Document text:
--------------------------------
So I would say the strategic conversation,
checking in with them on the job posting.
When we did that in a strategic conversation with one of the
agencies, I think the initial draft of the job posting was
about 13 pages, and the key skills were
not on the front page or two.
So the HR team rightly wrote a description that,
was it highlighting the things that the hiring manager wanted,
and they were able to capture that
in a very early conversation.
So there are things like that,
that I think can demonstrate the value to hiring managers.
Then of course looping them back in the interview phase, and
assisting them there; whether it's through a structured
interview or other guides.
I am getting a hook here, so thank you everyone.
Good to join you.
My mama could never get me to stand behind a podium.
I bring you greetings from the Southern part of Heaven,
known as the Raleigh-Durham Research Triangle Area,
also home to the 2009 Men's Basketball National Champion,
University of North Carolina Tar Heels.
I am here to tell you a story,
and I am not sure how this story ends.
Can you all hear me in the back?
Looking for nods from the people in the back.
It's like my Church, everybody is at the back.
--------------------------------
Material provided:

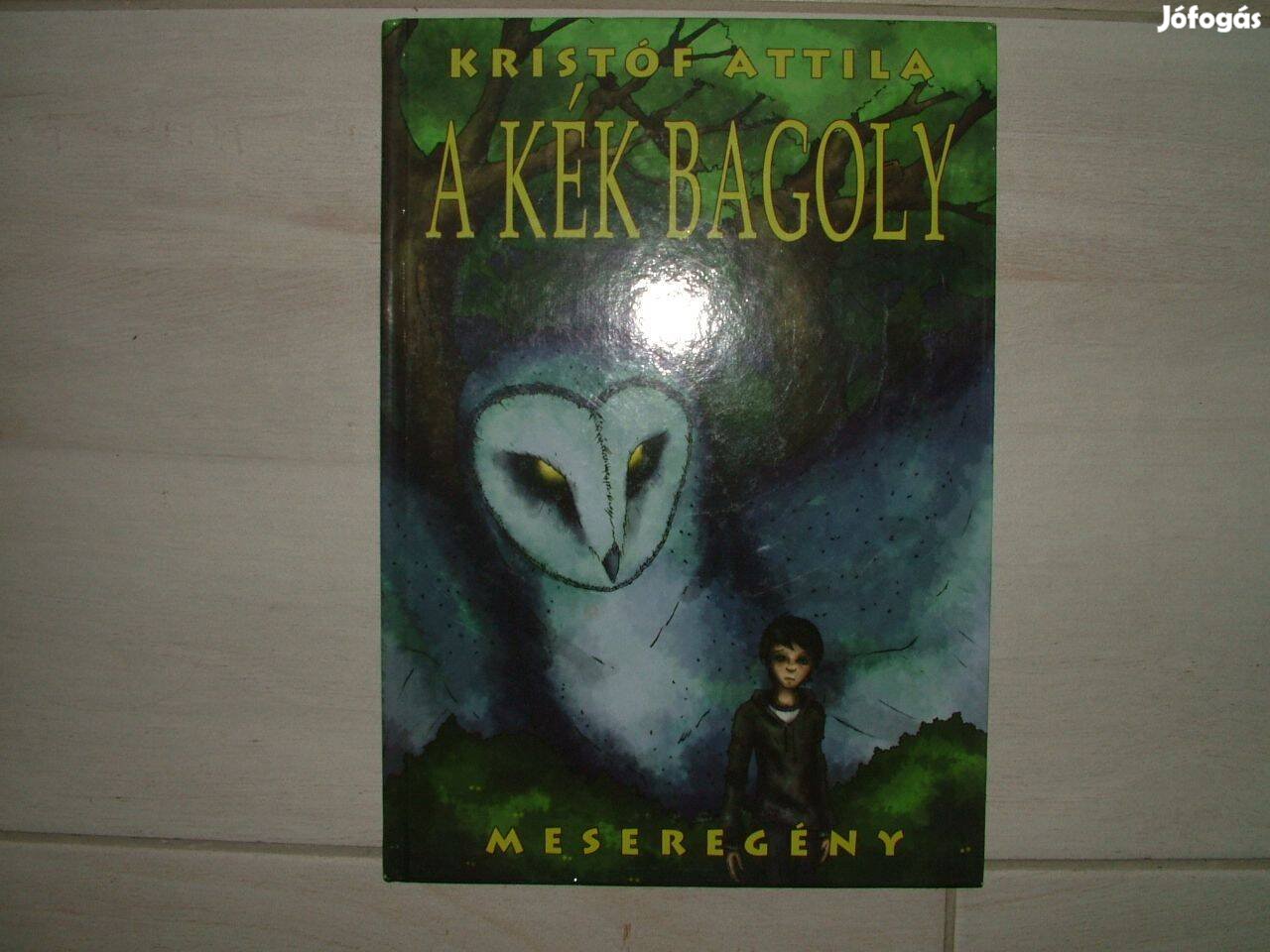 Kristóf Attila: A kék bagoly meseregény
--------------------------------
Directions for this task:
Answer these from the speech excerpt above, one line each:
(a) About how many pages long was the initial draft of the job posting?
(b) What area does the speaker bring greetings from?
(c) Which team does the speaker name as the 2009 Men's Basketball National Champion?

Problem solution:
(a) About 13 pages.
(b) The Raleigh-Durham Research Triangle Area, which the speaker calls the Southern part of Heaven.
(c) The University of North Carolina Tar Heels.